I had a neighbor that tried to rope me into selling Mary Kay. At the time I was a commercial sales rep for a high end automation system and had no interest in selling anything retail, even if I could make a a few extra hundred bucks a months.

I tried to explain that I already had a way to make a few hundred extra bucks a month. My business was very successful, but it was like picking fruit in a way. There were my long time customers that were low hanging fruit- I could probably eke out a living on these without getting out of bed. Then there were the newer accounts I worked to land and keep that comprised most of my business.

But there were clients out there that were like the hard to get fruit at the top of tree, accounts and projects that would’ve taken a LOT of work to get and keep, and if I went after them I’d be working twice as long and hard in order to clear a few hundred bucks more a month. So I said “Screw ‘em, let someone else have those” and I called it work/life balance.

My neighbor didn’t get it, until someone at her day job noticed her newly developed salesmanship skills and offered her a real sales job— after a few months doing both she finally got it, and quit Mary Kay.

Aren’t there stories galore about MLM people who end up with a garage stacked to the ceiling with unsold/unsellable merchandise?

People like him are a major part of the reason WHY so many restaurants fail early.

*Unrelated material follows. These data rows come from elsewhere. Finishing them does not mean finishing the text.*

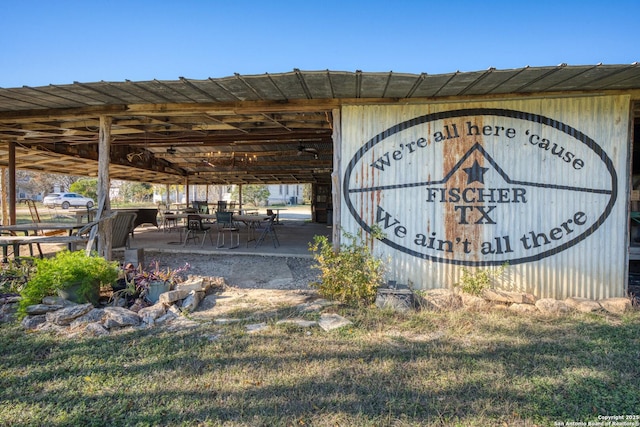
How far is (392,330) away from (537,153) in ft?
9.35

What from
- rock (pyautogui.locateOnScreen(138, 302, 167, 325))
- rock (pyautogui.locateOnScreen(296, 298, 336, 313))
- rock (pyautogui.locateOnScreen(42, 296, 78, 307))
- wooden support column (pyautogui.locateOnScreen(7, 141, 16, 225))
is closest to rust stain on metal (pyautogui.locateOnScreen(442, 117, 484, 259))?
rock (pyautogui.locateOnScreen(296, 298, 336, 313))

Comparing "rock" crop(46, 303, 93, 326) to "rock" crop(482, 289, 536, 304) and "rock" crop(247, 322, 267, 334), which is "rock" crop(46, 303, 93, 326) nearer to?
"rock" crop(247, 322, 267, 334)

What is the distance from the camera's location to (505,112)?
4297 mm

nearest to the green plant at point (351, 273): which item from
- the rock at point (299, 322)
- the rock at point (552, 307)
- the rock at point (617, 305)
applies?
the rock at point (299, 322)

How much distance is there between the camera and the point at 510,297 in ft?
13.4

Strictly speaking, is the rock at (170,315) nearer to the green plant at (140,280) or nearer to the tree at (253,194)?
the green plant at (140,280)

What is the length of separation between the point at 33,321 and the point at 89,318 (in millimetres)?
550

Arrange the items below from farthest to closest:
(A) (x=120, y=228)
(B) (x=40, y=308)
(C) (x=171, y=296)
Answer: (A) (x=120, y=228)
(C) (x=171, y=296)
(B) (x=40, y=308)

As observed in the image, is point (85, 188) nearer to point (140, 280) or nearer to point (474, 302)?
point (140, 280)

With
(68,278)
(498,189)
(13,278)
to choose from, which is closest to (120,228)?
(13,278)

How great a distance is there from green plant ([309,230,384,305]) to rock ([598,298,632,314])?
8.26 ft

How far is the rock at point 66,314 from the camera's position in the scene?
11.6 ft

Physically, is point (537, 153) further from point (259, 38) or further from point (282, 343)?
point (259, 38)

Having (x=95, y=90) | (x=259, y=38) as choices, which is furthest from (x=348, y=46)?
(x=95, y=90)
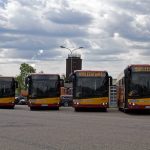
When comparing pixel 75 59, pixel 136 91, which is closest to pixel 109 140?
pixel 136 91

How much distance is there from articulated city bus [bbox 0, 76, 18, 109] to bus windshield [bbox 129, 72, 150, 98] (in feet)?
53.7

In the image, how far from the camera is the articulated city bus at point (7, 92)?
4916cm

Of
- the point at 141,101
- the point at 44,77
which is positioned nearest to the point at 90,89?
Result: the point at 141,101

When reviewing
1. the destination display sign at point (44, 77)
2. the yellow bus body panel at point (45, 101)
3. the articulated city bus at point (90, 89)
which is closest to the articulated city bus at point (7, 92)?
the destination display sign at point (44, 77)

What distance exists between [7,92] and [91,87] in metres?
11.7

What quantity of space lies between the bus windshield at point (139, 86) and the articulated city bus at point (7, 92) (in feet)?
53.7

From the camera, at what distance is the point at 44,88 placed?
44219mm

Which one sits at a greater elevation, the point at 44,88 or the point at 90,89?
the point at 44,88

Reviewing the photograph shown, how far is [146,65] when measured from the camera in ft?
118

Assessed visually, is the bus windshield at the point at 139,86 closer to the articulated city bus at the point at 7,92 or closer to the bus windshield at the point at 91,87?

Very few restaurants are started by people who have a good head for business. They’re started by people who enjoy food, and/or enjoy cooking, and they decide that they want the public to share in the joy.

And then, like the guy who wrote that article, they discover–too late–that the food is only half of running a successful restaurant, and they have no idea how to do the other half.

The thing is if you’re a foodie who enjoys cooking, enjoys trying recipes and ingredients, you’re going to hate cooking in a restaurant, even if it’s your restaurant. You’ll need to make the same dishes all day long and produce consistent results every time. I’ve heard it said that a restaurant kitchen is basically a small factory.

My former MIL was a Tupperware dealer and while she made money, she had to plow a lot back in. She bought more square plastic boxes than some nations.

So my exwife naturally went into MLM as a true believer. NiSkin was going into the Japanese market and some of the early people contacted us.

We got to know those people who would put on those shows. They know it’s a scam for 90 something percent of the people, but they don’t care.

For that company, each person had to buy several hundred dollars in products per month. With vitamins and supplements it was pretty easy but I have no idea how you would do that with soap.

Where they made the big sales was with people looking to get avoided the lowest level to the next. You had to have three months of more than a thousand in sales per month so they would buy “stock” that they planned to sell later. But then they needed downlines and had to buy their own purchases as well.

Because my then wife was really into it I met scores of people and saw thousands.

I know two who got rich.

Yep. One of my co-workers in the mid 90s was an Amway rep and he was one slimy shitbird. He convinced a different co-worker to sign on for a bit. She bought a giant case of toilet paper one time to make her sales. She didn’t have room in her apartment so she stored it on her balcony and then it rained and ruined the whole batch. If only she had the foresight to properly store it and save it until 2020. She would have made out like a bandit.